_TEXT SECTION_.
So far, no national studies have been done looking at how financial incentives drive healthy eating, the researchers say. But a smaller study conducted in Massachusetts between 2011-2012 mirrored the findings of the modeling done at Tufts and Imperial College.

That previous study — the Healthy Incentives Pilot — tested financial incentives for SNAP recipients that were designed to encourage more consumption of fruits and vegetables. Under the program, some SNAP participants received an extra 30 cents for every dollar of SNAP benefits — but could spend the extra money only on targeted fruits and vegetables.

“We did indeed find the incentive worked: Participants purchased more and consumed more fruits and vegetables than SNAP participants that were not receiving the incentive,” says Susan Bartlett, principal associate at Abt Associates, a public policy consulting firm that worked on the study.

The findings presented this week don’t identify which specific policies should be tweaked to bring the price of produce down. But Dariush Mozaffarian, a cardiologist, epidemiologist and dean of the Friedman School of Nutrition Science and Policy at Tufts University, has some suggestions.

_RECORDED INFORMATION_.
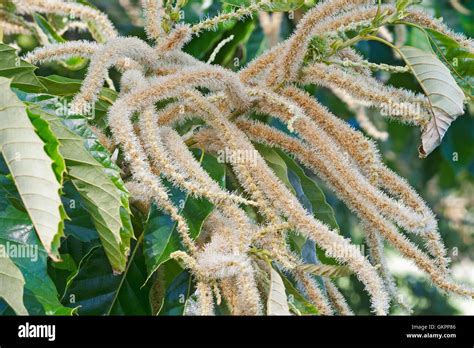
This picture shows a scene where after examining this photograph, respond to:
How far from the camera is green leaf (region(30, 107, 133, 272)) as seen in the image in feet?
3.78

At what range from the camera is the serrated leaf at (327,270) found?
1.21 meters

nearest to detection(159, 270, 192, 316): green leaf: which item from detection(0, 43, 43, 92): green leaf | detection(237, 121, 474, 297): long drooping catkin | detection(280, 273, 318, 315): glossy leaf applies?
detection(280, 273, 318, 315): glossy leaf

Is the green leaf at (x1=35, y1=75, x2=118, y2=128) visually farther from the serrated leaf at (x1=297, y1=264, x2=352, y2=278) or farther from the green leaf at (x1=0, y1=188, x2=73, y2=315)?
the serrated leaf at (x1=297, y1=264, x2=352, y2=278)

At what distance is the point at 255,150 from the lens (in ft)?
4.29

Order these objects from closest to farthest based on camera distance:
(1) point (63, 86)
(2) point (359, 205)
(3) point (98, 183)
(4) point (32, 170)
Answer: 1. (4) point (32, 170)
2. (3) point (98, 183)
3. (2) point (359, 205)
4. (1) point (63, 86)

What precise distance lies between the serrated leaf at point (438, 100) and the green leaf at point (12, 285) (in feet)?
2.29

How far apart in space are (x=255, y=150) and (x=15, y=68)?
455 mm

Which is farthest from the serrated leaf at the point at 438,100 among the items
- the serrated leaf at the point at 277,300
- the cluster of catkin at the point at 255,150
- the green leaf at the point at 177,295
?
the green leaf at the point at 177,295

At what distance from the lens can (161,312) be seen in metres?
1.29

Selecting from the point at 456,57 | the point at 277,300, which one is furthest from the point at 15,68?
the point at 456,57

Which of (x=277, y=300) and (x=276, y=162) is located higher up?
(x=276, y=162)

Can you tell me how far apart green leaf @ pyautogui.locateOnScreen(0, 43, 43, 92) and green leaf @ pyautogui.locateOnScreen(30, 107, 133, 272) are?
0.18 metres

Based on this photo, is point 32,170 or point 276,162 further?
point 276,162

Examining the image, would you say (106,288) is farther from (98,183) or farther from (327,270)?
(327,270)
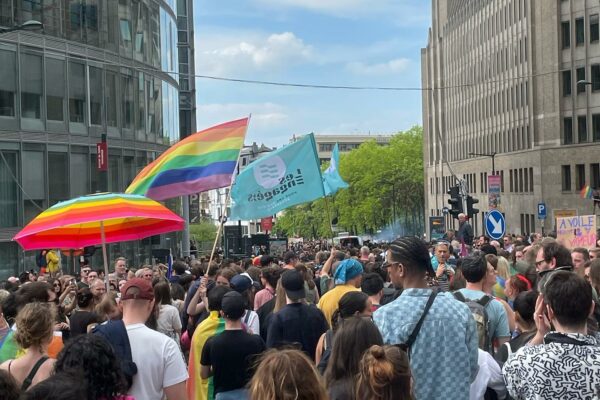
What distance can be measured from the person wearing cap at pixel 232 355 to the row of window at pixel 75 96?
21.8 meters

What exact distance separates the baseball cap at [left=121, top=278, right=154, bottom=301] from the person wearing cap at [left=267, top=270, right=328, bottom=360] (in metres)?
2.17

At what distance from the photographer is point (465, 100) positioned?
9088 cm

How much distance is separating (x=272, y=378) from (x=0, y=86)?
83.1 feet

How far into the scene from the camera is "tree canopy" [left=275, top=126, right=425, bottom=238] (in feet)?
356

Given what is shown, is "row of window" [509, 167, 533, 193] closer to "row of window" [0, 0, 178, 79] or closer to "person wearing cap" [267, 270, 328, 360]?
"row of window" [0, 0, 178, 79]

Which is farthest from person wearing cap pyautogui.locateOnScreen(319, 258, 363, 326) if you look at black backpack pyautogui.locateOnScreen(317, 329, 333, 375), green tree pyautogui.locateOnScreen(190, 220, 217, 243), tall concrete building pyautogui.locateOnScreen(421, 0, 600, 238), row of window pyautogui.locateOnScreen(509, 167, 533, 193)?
green tree pyautogui.locateOnScreen(190, 220, 217, 243)

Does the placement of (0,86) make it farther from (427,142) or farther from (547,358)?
(427,142)

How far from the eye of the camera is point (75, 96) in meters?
31.1

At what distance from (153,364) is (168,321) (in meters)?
4.03

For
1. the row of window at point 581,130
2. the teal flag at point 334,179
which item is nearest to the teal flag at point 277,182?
the teal flag at point 334,179

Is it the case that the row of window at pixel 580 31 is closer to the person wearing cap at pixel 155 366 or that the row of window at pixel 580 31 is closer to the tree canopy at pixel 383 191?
the tree canopy at pixel 383 191

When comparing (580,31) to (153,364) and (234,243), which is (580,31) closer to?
(234,243)

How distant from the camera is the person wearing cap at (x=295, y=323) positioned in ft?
27.8

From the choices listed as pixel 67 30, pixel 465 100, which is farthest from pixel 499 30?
pixel 67 30
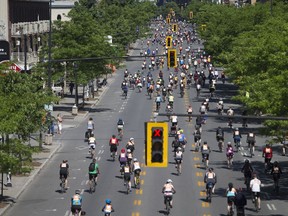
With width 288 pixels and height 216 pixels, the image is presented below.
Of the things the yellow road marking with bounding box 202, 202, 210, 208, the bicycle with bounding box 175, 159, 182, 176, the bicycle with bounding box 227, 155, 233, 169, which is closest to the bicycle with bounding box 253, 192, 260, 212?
the yellow road marking with bounding box 202, 202, 210, 208

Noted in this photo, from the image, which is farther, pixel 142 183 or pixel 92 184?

_TASKS TO CARRY OUT_.
1. According to the passage on produce incentives for SNAP recipients, why does Susan Bartlett say the incentive in the Healthy Incentives Pilot worked? Answer in one to three sentences.
2. Pick up the passage on produce incentives for SNAP recipients after its final sentence and keep it going.

_EXERCISE RESULTS_.
1. She says it worked because participants who got the incentive bought and ate more fruits and vegetables than SNAP participants who did not get it.

2.
“At state or national levels, general subsidies could be implemented at the farm or wholesaler level,” Mozaffarian tells us via email. “Grocery store bonus cards could also be a mechanism for providing lower prices.”

Elizabeth Pivonka, president of Produce for Better Health Foundation, a nonprofit working to increase fruit and vegetable consumption, says it isn’t necessarily about moving crop subsidies from corn and soybean to broccoli and oranges. It may be more about the USDA simply putting its money where its mouth is.

Produce for Better Health’s 2015 GAP Analysis report looked at USDA spending on subsidy programs, promotional programs, research education and more and found that it didn’t match with its own dietary guideline recommendations — which encourage Americans to eat more fruits and vegetables and less meat and dairy.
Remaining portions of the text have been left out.